Having seen Tesla’s success firsthand, I’m in the second camp. Although, it would be nice if Tesla would do more of those educational videos that they’ve been putting out on YouTube. Interestingly, by advertising its new fleet of EVs, Hertz has stepped up to the plate for Tesla. And Hertz isn’t holding back.
Their clever advertising accurately portrays Teslas as fast, easy to charge (they will actually re-charge you), spacious and elegant.
— Gail Alfar (Austin) (@GailAlfarATX) November 10, 2021
An interactive blog post from Hertz not only informs its customers about Tesla but points out that Tesla makes the world’s best-selling plug-in EV. It notes that Tesla offers unmatched performance with cutting-edge onboard technology. Hertz recognized the fact that Tesla has revolutionized the driving landscape and is continuing to do so to this very day. Hertz has a special section in the blog dedicated to the Model 3 and videos that show how to use the touchscreen, education about regenerative braking, and also how to charge those brand new EVs.

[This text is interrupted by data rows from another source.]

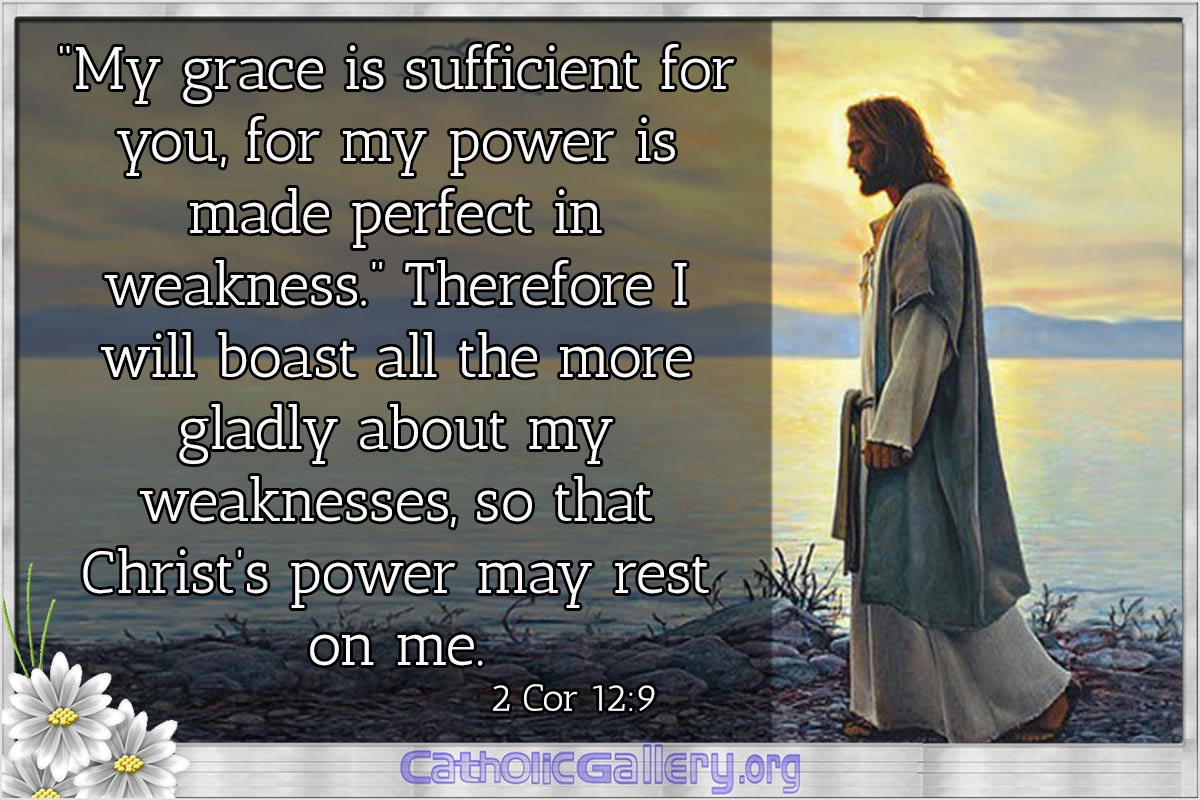 Bible Quotes Best Quotes From Bible Pictures  Page 1  Catholic Gallery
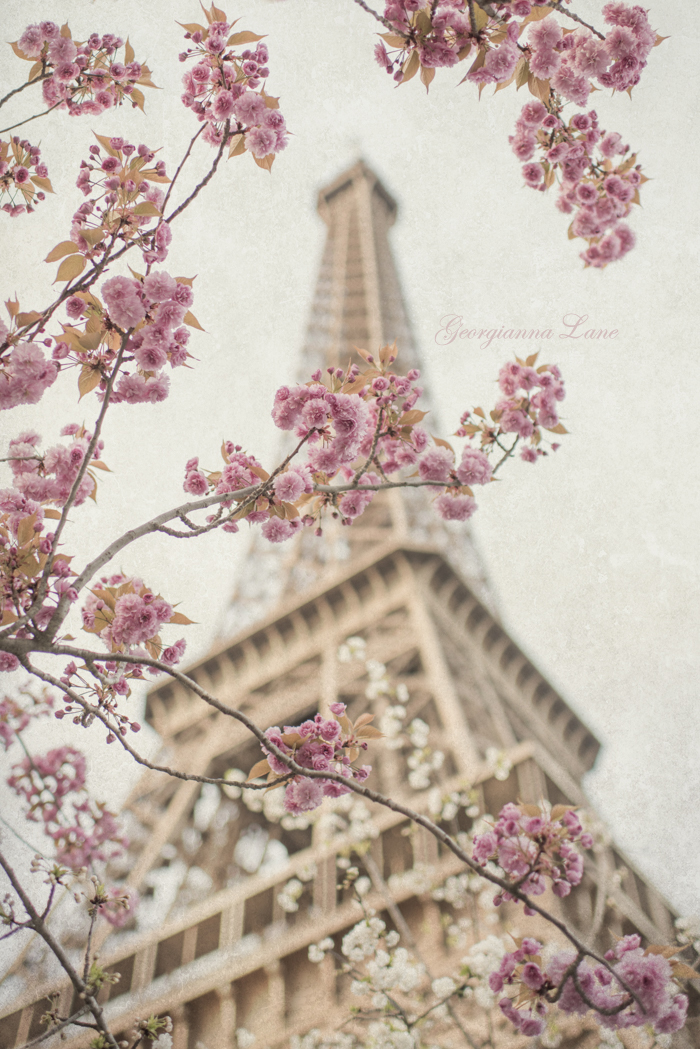The Eiffel Tower, April, by Georgianna Lane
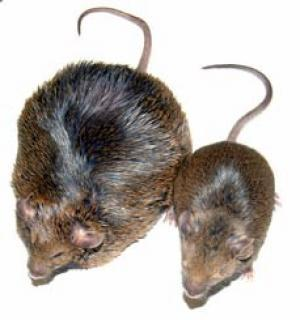 太ったマウスの写真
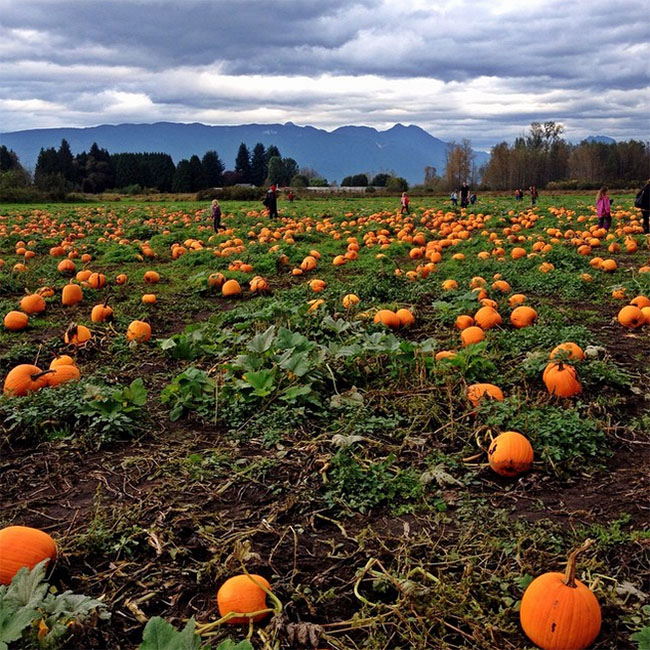 Laity-Pumpkin-Patch-Instagram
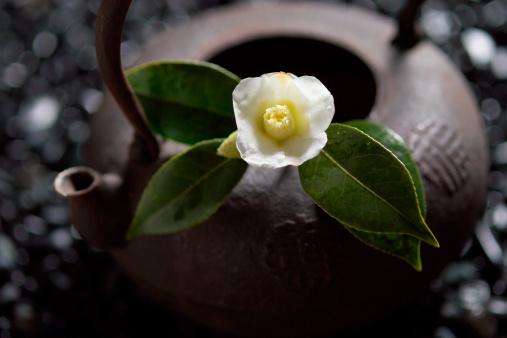 Wabi Sabi「Camellia on tea pot, close-up」:スマホ壁紙(13)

Hertz also has a special FAQ page dedicated to the Tesla Model 3 and the educational series includes topics such as your first time driving a Model 3, how to charge it, Autopilot, safety and security, and, of course, the Toybox. And for all other questions, Hertz has a dedicated EV customer support team on its mobile app.
The blog, website, and app aren’t all Hertz is doing to promote its new and growing fleet of clean vehicles. Hertz has a fleet display in New York City showing off its new Model 3 vehicles. Tesla New York shared a video to Twitter and you can see the display with several white Model 3s.
— Tesla New York (@TeslaNY) November 10, 2021
The video location was tagged as Nasdaq Marketsite, where Hertz recently uplisted its shares to the Nasdaq Exchange as it exited bankruptcy. Nasdaq noted that Hertz currently offers its shares via the over-the-counter market with the HTZZ stock ticker, but that it has plans to uplist its shares to the Nasdaq stock exchange this week and will change over to the HTZ stock ticker. Along with the initial public offering (IPO), Hertz also has plans for a public stock offering from certain shareholders. Shareholders will unload 37.1 million shares of their stock with a price range between $25–$29 per share. Hertz will pay between $250 million and $500 million to repurchase those shares from stockholders.
This gives us a fresh look at Hertz. We can compare this new company that is emerging from bankruptcy with the company that went into it.
From Bankruptcy To Relisting, To Becoming An Advocate For EVs
Yesterday, Hertz also rang the Nasdaq opening bell. The company’s interim CEO, Mark Fields, spoke to CNBC Squawk Box alongside Hertz board members Tom Wagner and Greg O’Hara. They spoke about Hertz’s relisting and the focus on becoming a leader in electric mobility.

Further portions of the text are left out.